Tuesday, April 19, 2011

April 19 -- Pope Saint Leo IX


I'm not sure I ever really believed in signs (in the metaphysical sense). Sometimes, they're merely a way of justifying what you want to do anyway. This entry, for example, was nearly completed. It was a voluminous account of Pope Saint Leo IX, also known as Bruno of Toul. Just as I neared completion, the machine mysteriously shut down. When I rebooted, all but the date and title were lost.

Too long for Leo's taste? Too unflattering? Mere coincidence? Hard telling, not knowing, but if I were supposed to write about St. Alphege instead, the name and date would not have been saved. So here's Leo IX, Part Two -- the Abbreviated Version.

Quick update on the ghost in the machine. I wasn't able to add the first picture of Leo that I selected either. It was just unacceptable to the machine. This one is much less tranquil, less serene, as befits the saint.

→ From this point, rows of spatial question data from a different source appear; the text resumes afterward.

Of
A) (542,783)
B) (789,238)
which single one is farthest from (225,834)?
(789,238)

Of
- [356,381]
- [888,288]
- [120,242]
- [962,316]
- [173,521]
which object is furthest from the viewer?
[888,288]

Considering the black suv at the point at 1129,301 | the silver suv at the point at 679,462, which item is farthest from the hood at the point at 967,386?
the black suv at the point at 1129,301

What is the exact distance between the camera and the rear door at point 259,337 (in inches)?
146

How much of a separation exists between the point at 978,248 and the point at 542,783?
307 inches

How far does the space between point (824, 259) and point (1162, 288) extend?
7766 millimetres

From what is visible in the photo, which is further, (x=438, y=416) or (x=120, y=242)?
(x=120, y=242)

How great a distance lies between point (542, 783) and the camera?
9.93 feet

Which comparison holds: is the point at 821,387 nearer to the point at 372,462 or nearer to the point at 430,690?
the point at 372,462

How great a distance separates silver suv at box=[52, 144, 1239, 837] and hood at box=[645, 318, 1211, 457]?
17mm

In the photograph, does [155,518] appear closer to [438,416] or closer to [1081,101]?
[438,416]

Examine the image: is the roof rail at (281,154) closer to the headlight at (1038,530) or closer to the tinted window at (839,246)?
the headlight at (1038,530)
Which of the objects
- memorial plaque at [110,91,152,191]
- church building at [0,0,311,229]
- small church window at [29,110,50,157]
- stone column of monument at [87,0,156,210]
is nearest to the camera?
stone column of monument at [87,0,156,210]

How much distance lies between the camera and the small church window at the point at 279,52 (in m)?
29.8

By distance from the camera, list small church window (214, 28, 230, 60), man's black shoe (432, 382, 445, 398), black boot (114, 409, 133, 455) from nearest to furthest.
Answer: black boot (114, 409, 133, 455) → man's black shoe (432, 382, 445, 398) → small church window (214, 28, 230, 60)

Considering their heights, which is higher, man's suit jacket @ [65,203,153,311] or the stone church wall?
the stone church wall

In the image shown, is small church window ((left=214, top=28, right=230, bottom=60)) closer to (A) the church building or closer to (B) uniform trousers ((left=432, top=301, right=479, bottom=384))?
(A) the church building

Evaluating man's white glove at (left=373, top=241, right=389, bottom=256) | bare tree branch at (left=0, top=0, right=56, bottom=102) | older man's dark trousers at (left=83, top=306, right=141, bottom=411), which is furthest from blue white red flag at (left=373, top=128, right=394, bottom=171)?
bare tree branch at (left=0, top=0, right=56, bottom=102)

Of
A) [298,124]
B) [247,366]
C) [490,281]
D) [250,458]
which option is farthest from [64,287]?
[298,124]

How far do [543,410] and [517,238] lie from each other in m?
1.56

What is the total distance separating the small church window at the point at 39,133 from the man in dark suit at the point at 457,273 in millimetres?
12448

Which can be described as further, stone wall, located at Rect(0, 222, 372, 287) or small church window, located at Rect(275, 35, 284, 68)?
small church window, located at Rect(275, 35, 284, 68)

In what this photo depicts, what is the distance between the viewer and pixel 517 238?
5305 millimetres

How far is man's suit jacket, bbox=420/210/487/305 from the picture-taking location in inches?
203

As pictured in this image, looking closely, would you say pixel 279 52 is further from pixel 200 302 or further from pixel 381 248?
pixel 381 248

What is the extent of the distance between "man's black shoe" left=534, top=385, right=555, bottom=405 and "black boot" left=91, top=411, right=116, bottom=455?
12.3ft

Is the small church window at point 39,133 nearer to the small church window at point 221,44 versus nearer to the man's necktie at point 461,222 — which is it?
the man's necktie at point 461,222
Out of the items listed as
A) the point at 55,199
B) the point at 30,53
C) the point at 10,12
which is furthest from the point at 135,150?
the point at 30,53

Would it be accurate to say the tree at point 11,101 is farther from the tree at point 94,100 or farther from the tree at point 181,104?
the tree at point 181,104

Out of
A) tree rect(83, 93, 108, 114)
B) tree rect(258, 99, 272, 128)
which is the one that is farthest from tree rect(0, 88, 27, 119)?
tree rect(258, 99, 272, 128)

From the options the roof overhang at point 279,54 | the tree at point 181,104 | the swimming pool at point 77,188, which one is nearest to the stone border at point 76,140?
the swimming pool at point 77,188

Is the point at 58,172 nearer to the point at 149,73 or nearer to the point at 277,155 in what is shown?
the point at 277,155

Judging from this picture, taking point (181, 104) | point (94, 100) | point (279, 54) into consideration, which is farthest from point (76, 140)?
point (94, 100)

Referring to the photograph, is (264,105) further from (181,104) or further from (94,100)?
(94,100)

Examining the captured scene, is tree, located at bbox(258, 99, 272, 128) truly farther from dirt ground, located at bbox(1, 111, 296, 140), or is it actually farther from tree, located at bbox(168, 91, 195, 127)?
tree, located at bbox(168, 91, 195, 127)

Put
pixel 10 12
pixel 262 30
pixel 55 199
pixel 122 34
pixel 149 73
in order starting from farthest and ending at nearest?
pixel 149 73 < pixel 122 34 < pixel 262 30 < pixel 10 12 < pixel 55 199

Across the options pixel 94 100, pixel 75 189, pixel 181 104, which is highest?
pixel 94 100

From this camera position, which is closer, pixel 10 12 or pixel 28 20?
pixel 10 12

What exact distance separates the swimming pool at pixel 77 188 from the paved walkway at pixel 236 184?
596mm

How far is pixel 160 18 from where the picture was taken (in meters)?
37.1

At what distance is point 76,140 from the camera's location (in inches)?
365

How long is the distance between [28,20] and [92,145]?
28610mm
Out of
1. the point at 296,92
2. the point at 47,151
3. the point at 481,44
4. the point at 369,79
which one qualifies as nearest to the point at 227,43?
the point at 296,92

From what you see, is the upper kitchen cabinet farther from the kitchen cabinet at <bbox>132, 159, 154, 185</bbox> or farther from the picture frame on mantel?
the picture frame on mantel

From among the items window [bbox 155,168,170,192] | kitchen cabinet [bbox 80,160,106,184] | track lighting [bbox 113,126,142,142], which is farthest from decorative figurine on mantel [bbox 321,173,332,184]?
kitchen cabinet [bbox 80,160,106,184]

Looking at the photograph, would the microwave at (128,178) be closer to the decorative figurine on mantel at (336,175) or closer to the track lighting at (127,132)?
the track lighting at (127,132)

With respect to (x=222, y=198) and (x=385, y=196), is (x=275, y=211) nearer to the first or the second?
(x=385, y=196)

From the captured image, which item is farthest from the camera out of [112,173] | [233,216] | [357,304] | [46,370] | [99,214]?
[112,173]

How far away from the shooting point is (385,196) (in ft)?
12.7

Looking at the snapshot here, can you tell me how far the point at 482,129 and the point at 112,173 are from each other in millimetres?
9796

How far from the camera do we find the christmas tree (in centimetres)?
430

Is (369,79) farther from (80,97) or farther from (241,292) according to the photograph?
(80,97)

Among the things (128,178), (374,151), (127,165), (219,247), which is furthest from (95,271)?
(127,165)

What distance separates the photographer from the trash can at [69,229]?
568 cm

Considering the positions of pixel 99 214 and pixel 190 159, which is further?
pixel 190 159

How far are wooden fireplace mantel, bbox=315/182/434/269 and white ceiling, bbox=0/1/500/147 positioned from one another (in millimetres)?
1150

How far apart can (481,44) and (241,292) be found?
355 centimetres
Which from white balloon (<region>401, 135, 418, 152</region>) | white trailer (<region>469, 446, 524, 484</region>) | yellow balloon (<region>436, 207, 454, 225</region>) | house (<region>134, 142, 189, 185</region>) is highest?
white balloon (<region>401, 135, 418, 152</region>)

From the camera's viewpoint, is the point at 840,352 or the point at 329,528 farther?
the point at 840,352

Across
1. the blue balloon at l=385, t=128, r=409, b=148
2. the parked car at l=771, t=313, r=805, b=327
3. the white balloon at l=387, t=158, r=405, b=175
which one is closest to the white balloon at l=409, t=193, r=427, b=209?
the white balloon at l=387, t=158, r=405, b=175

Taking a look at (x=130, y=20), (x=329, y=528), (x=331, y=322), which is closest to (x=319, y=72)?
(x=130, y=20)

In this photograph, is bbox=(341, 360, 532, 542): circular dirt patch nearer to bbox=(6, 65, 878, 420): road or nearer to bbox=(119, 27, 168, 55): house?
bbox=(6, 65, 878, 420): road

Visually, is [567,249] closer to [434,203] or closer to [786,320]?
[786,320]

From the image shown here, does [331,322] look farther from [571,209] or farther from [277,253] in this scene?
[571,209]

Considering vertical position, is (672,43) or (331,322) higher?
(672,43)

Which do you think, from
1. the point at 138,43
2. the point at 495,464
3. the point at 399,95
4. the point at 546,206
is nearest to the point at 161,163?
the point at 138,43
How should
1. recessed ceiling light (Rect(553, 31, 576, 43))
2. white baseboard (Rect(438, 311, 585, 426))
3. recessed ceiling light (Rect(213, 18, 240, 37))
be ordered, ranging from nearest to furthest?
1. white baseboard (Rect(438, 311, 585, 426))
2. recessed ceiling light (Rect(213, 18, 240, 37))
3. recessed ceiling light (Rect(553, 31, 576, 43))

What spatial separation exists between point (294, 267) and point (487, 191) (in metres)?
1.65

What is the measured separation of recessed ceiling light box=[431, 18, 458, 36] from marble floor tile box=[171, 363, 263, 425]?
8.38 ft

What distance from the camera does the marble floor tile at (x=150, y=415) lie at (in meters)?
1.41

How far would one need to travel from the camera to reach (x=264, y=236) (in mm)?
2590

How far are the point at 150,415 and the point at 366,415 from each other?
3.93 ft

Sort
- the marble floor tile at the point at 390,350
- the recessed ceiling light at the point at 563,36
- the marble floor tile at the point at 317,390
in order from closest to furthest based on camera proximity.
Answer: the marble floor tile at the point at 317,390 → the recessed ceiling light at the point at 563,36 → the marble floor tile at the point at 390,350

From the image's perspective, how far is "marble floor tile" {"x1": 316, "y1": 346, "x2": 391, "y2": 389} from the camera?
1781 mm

As bishop and pope, Leo IX tried to reform the system that had brought him to power. Nepostism literally means preferring the nephew (nepos). Bruno, the nephew of Emperor Conrad II, rose from canon to bishop to pope through noble connections. He waged war on behalf of his uncle, but in the eleventh century, a clergyman who didn't fight was more likely to be a disabled veteran than a conscientious objector.

Once he became pope, he worked tremendously hard to eliminate the corrupting errors of the clerical system: simony, nepotism, lay investiture, and clerical marriage. I know that from the (relative) comfort of the twentieth century, clerical marriage seems like a good idea. But if you are trying to protect the Church as a merit-based opportunity for careers, then generations of Bishopsons and Popesons are counterproductive. On that score, he was right. I will not claim that the Church is well-served by the ban on clerical marriage anymore, but that's a debate for another forum.

Where His Holiness was not infallible was on the subject of waging war. His spiritual adviser, Peter Damian, told him that war is for emperors, not popes, but he ripped into the Normans for having messed with papal turf in southern Italy, and the Normans in turn took it to him. He was defeated, captured, and forced to concede terms. What's worse, the whole mess triggered a diplomatic spat between him and the Byzantine emperor , resulting in the Patriarch of Constantinople excommunicating him. The papal legate, Humbert, may have excommunicated the Patriarch first -- I'm not sure. Leo was dead by the time the news reached Rome, but it did cause the schism between the West and East that has not yet been closed. Yes, the filioque debate was part of that, but so were the bruised egos in Rome and Constantinople, and those must lie in large part on the head of Leo IX.